In order to explore the intersection between open source design and the healthcare system, I decided to research and specifically focus on analyzing “OpenMRS,” a collaborative project that aims to develop software that supports the dissemination of health care to developing countries. The company’s mission is “to improve health care delivery in resource-constrained environments by coordinating a global community to create and support this software.” The collaborative project began in 2004, and numerous healthcare nonprofits and universities now employ OpenMRS, the University of Virginia included. OpenMRS harnesses the power of an extensive open source electronic medical record platform (EMR), which provides health clinics with the tools and strategies “necessary to support patient care in an easy–to –understand electronic format” (OpenMRS).

One benefit of OpenMRS is that the software can be used to design customized medical records systems, which allows healthcare systems existing in different contexts to personalize their platform. Since OpenMRS is built on a conceptual database structure, “which is not dependent on the actual types of medical information required to be collected or on particular data collection forms,” and so the system can be modified to fit a variety of medical institutions. Private, standardized medical record systems risk becoming incompatible with healthcare facilities that are embedded within distinct geographical and cultural locations.
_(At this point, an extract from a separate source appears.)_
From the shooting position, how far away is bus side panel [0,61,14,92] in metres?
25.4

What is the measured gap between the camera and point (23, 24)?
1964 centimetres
This makes OpenMRS “ideal for creating EMR systems in developing countries (where, for instance, they don’t need the insurance information that a U.S.-based practice might).” Add-on modules and easily accessible API add another layer of flexibility, as developing healthcare systems can continue to customize their EMR.

Most importantly, OpenMRS provides an example of how open source design can catalyze positive social change in the medical arena. Diseases such as HIV/AIDS, tuberculosis, and malaria are pandemic to developing nations, and so “prevention and treatment interventions …require efficient information management.” The majority of heath care programs in developing nations “manage their information with simple spreadsheets or small, poorly designed databases … if anything at all.” OpenMRS offers a solution that can enhance their management tools and minimize the need for redundant duplication requisites.